Spatial relation data:
═══
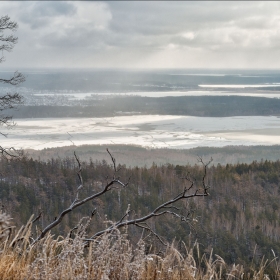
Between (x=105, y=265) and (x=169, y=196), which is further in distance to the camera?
(x=169, y=196)

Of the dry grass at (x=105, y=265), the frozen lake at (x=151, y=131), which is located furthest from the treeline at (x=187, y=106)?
the dry grass at (x=105, y=265)

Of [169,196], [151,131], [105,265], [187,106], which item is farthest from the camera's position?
[187,106]

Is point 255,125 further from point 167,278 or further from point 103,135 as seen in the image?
point 167,278

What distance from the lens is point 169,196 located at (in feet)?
228

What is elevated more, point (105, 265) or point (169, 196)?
point (105, 265)

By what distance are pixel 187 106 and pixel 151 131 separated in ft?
173

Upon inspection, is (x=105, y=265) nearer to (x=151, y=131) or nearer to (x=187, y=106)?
(x=151, y=131)

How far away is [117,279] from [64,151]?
7867cm

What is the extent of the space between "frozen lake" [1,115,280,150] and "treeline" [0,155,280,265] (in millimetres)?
16452

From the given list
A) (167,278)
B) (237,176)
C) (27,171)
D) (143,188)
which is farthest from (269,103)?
(167,278)

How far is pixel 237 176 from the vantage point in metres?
74.8

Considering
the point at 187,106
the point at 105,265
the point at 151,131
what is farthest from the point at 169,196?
the point at 187,106

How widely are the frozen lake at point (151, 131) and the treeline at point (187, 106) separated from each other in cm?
581

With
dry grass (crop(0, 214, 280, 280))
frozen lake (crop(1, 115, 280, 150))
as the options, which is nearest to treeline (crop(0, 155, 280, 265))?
frozen lake (crop(1, 115, 280, 150))
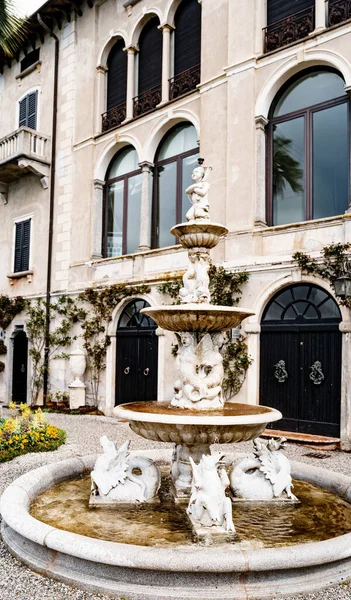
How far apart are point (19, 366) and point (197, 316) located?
14.2 m

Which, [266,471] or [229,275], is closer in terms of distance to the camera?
[266,471]

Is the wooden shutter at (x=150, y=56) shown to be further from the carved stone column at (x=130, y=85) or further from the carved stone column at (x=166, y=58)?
the carved stone column at (x=166, y=58)

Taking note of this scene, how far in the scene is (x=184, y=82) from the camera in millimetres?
13227

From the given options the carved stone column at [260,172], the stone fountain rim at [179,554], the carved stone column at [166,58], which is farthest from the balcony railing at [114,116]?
the stone fountain rim at [179,554]

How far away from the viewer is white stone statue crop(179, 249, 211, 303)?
6098 millimetres

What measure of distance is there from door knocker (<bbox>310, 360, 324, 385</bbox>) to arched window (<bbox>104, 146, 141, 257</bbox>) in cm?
644

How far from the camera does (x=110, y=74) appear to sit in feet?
51.5

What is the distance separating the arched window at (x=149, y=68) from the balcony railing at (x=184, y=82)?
56 centimetres

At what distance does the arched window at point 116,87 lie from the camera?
1512 centimetres

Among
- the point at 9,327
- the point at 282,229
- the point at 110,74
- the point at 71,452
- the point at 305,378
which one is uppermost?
the point at 110,74

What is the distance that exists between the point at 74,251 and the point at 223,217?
5.86m

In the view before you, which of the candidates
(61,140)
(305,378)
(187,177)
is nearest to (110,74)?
(61,140)

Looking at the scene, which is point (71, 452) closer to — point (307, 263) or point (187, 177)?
point (307, 263)

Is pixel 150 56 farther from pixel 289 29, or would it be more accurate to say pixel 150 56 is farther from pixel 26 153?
pixel 26 153
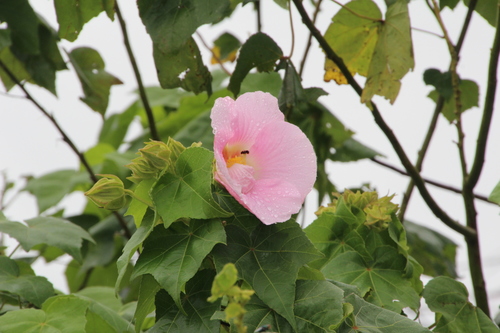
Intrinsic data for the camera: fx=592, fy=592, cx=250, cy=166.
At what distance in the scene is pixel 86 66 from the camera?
1.21 m

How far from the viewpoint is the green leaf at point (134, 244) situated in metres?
0.50

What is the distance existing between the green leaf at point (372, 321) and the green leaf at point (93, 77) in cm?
74

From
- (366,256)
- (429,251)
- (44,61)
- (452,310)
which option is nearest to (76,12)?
(44,61)

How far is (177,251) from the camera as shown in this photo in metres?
0.52

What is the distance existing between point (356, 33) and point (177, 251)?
1.88 ft

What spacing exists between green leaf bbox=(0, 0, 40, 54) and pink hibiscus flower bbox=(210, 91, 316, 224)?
23.6 inches

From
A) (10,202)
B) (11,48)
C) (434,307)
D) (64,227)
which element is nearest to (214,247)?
(434,307)

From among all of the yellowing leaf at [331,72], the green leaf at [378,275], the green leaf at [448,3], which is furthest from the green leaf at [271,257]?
the green leaf at [448,3]

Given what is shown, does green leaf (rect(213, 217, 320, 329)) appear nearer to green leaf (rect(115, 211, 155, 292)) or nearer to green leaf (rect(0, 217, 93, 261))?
green leaf (rect(115, 211, 155, 292))

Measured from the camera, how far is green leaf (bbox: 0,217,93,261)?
0.83 meters

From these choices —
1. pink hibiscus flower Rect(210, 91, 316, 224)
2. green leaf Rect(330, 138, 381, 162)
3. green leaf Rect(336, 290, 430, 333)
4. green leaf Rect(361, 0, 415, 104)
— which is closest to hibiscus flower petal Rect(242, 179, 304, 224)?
pink hibiscus flower Rect(210, 91, 316, 224)

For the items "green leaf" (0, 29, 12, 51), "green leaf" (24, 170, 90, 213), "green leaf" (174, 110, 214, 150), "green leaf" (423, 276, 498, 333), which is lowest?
"green leaf" (24, 170, 90, 213)

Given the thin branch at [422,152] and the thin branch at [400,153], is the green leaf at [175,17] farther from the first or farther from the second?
the thin branch at [422,152]

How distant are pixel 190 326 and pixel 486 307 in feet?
1.61
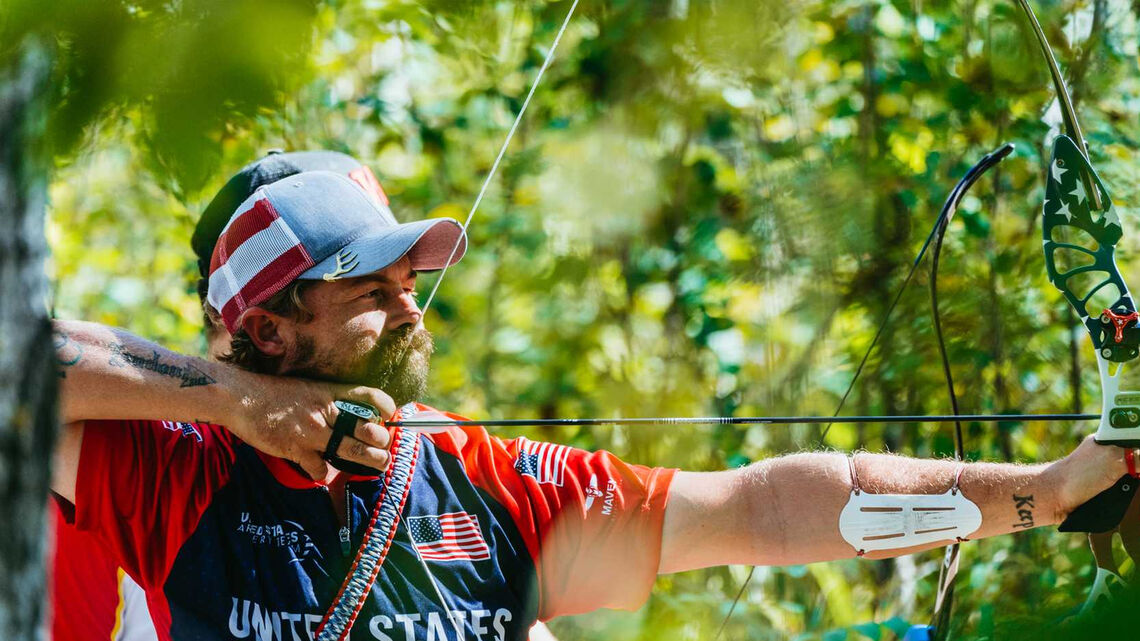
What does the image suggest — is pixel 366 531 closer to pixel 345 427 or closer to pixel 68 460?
pixel 345 427

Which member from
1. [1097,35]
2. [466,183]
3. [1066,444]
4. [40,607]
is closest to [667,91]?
[466,183]

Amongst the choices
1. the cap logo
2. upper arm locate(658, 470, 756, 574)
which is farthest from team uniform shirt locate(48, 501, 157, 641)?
upper arm locate(658, 470, 756, 574)

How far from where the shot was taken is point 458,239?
226 cm

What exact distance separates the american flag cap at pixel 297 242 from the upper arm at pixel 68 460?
37 centimetres

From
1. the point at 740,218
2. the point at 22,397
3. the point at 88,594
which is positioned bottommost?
the point at 88,594

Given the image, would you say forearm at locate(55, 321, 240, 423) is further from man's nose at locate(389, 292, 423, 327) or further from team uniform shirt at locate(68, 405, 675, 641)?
man's nose at locate(389, 292, 423, 327)

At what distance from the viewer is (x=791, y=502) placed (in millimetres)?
1919

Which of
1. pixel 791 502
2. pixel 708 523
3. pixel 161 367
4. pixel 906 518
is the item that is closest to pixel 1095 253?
pixel 906 518

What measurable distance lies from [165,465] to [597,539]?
0.74 m

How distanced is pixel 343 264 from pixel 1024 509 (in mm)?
1224

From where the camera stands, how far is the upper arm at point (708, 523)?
1.93 meters

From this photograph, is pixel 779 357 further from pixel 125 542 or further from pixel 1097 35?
pixel 125 542

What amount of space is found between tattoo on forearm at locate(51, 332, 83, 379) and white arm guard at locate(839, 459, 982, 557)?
4.15 ft

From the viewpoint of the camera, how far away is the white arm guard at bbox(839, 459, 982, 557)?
185 cm
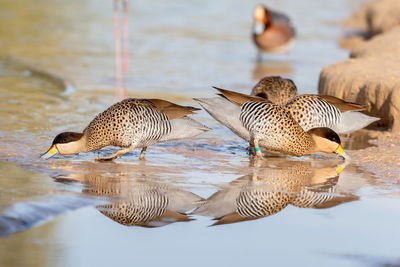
═══
Work instructions:
Rewrite all of the material above, switching every "treeline" to "tree line" and keeping everything else unchanged. Leave the pictures out.

Result of the exercise:
Between (x=105, y=265) and (x=169, y=196), which is further in distance to the camera?
(x=169, y=196)

Of the dry grass at (x=105, y=265), the frozen lake at (x=151, y=131), which is located furthest from the tree line at (x=187, y=106)?
the dry grass at (x=105, y=265)

Of [169,196], [151,131], [105,265], [187,106], which item is farthest from the camera's position?
[187,106]

Is point 255,125 further from point 167,278 or further from point 103,135 as seen in the image?
point 167,278

What distance from the lens is point 169,196 located at (in feet)?
228

What is elevated more, point (105, 265) or point (169, 196)?
point (105, 265)

By what distance are pixel 187 106 and pixel 151 131 separated in ft?
173

Upon inspection, is (x=105, y=265) nearer to (x=151, y=131) or nearer to (x=187, y=106)?
(x=151, y=131)

How far away is [117,279] from [64,151]?
7867cm

What is the extent of the space between "frozen lake" [1,115,280,150] and "tree line" [0,155,280,265] (in millimetres)?
16452

From the given list
A) (167,278)
B) (237,176)
C) (27,171)
D) (143,188)
which is farthest from (269,103)?
(167,278)

How far is pixel 237 176 from the vantage point in metres?
74.8

Considering
the point at 187,106
the point at 105,265
the point at 151,131
what is farthest from the point at 169,196?
the point at 187,106

How widely are the frozen lake at point (151, 131) and the tree line at point (187, 106) separated from each other in cm?
581

With
dry grass (crop(0, 214, 280, 280))
frozen lake (crop(1, 115, 280, 150))
as the options, which is nearest to tree line (crop(0, 155, 280, 265))?
frozen lake (crop(1, 115, 280, 150))
How far apart are point (19, 366) and point (197, 316) located?
14.2 m

Which, [266,471] or [229,275], is closer in terms of distance to the camera?
[266,471]

Is the wooden shutter at (x=150, y=56) shown to be further from the carved stone column at (x=130, y=85) or further from the carved stone column at (x=166, y=58)?
the carved stone column at (x=166, y=58)

Taking note of this scene, how far in the scene is (x=184, y=82) from the camera in millimetres?
13227

From the given options the carved stone column at [260,172], the stone fountain rim at [179,554], the carved stone column at [166,58], which is farthest from the balcony railing at [114,116]?
the stone fountain rim at [179,554]

How far away from the viewer is white stone statue crop(179, 249, 211, 303)?
6098 millimetres

What measure of distance is there from door knocker (<bbox>310, 360, 324, 385</bbox>) to arched window (<bbox>104, 146, 141, 257</bbox>) in cm?
644

How far from the camera does (x=110, y=74) appear to sit in feet?
51.5

What is the distance separating the arched window at (x=149, y=68) from the balcony railing at (x=184, y=82)?
56 centimetres

At what distance does the arched window at point 116,87 lie from the camera?
1512 centimetres

Among
- the point at 9,327
- the point at 282,229
- the point at 110,74
- the point at 71,452
- the point at 305,378
which one is uppermost?
the point at 110,74

What is the distance that exists between the point at 74,251 and the point at 223,217?
5.86m

In the view before you, which of the candidates
(61,140)
(305,378)
(187,177)
is nearest to (110,74)?
(61,140)

Looking at the scene, which is point (71, 452) closer to — point (307, 263) or point (187, 177)?
point (307, 263)

Is pixel 150 56 farther from pixel 289 29, or would it be more accurate to say pixel 150 56 is farther from pixel 26 153?
pixel 26 153
Intrinsic data for the camera: fx=592, fy=592, cx=250, cy=166.
At what distance in the scene is pixel 86 66 from the camera?
1.21 m

How far from the viewpoint is the green leaf at point (134, 244) situated in metres?
0.50

What is the distance existing between the green leaf at point (372, 321) and the green leaf at point (93, 77) in cm?
74

From
- (366,256)
- (429,251)
- (44,61)
- (452,310)
which option is nearest to (76,12)?
(44,61)

How far is (177,251) from the camera as shown in this photo in metres?
0.52

What is the distance existing between point (356, 33) and point (177, 251)?
1.88 ft

What spacing exists between green leaf bbox=(0, 0, 40, 54) and pink hibiscus flower bbox=(210, 91, 316, 224)?
23.6 inches

From
A) (10,202)
B) (11,48)
C) (434,307)
D) (64,227)
which element is nearest to (214,247)?
(434,307)

From among all of the yellowing leaf at [331,72], the green leaf at [378,275], the green leaf at [448,3], which is furthest from the green leaf at [271,257]?
the green leaf at [448,3]

Given what is shown, does green leaf (rect(213, 217, 320, 329)) appear nearer to green leaf (rect(115, 211, 155, 292)) or nearer to green leaf (rect(0, 217, 93, 261))?
green leaf (rect(115, 211, 155, 292))

Measured from the camera, how far is green leaf (bbox: 0,217,93,261)?
0.83 meters

From these choices —
1. pink hibiscus flower Rect(210, 91, 316, 224)
2. green leaf Rect(330, 138, 381, 162)
3. green leaf Rect(336, 290, 430, 333)
4. green leaf Rect(361, 0, 415, 104)
— which is closest to hibiscus flower petal Rect(242, 179, 304, 224)?
pink hibiscus flower Rect(210, 91, 316, 224)

For the items "green leaf" (0, 29, 12, 51), "green leaf" (24, 170, 90, 213), "green leaf" (174, 110, 214, 150), "green leaf" (423, 276, 498, 333), which is lowest?
"green leaf" (24, 170, 90, 213)

Given the thin branch at [422,152] and the thin branch at [400,153], is the green leaf at [175,17] farther from the first or farther from the second?
the thin branch at [422,152]

How distant are pixel 190 326 and pixel 486 307 in feet?
1.61
What does the image suggest — is pixel 366 531 closer to pixel 345 427 or closer to pixel 68 460?
pixel 345 427

Which member from
1. [1097,35]
2. [466,183]
3. [1066,444]
4. [40,607]
is closest to [667,91]?
[466,183]

Amongst the choices
1. the cap logo
2. upper arm locate(658, 470, 756, 574)
which is farthest from team uniform shirt locate(48, 501, 157, 641)?
upper arm locate(658, 470, 756, 574)

How far from where the shot was taken is point 458,239?
226 cm

What exact distance separates the american flag cap at pixel 297 242 from the upper arm at pixel 68 460?
37 centimetres

From
1. the point at 740,218
2. the point at 22,397
3. the point at 88,594
which is positioned bottommost?
the point at 88,594

Given the image, would you say forearm at locate(55, 321, 240, 423) is further from man's nose at locate(389, 292, 423, 327) or further from team uniform shirt at locate(68, 405, 675, 641)?
man's nose at locate(389, 292, 423, 327)

At what distance from the viewer is (x=791, y=502) placed (in millimetres)?
1919

Which of
1. pixel 791 502
2. pixel 708 523
3. pixel 161 367
4. pixel 906 518
is the item that is closest to pixel 1095 253?
pixel 906 518

What measurable distance lies from [165,465] to [597,539]?
0.74 m

How distanced is pixel 343 264 from pixel 1024 509 (in mm)?
1224

From where the camera stands, how far is the upper arm at point (708, 523)?
1.93 meters

From this photograph, is pixel 779 357 further from pixel 125 542 or further from pixel 1097 35?
pixel 125 542

What amount of space is found between tattoo on forearm at locate(51, 332, 83, 379) and white arm guard at locate(839, 459, 982, 557)?
4.15 ft

From the viewpoint of the camera, how far away is the white arm guard at bbox(839, 459, 982, 557)?
185 cm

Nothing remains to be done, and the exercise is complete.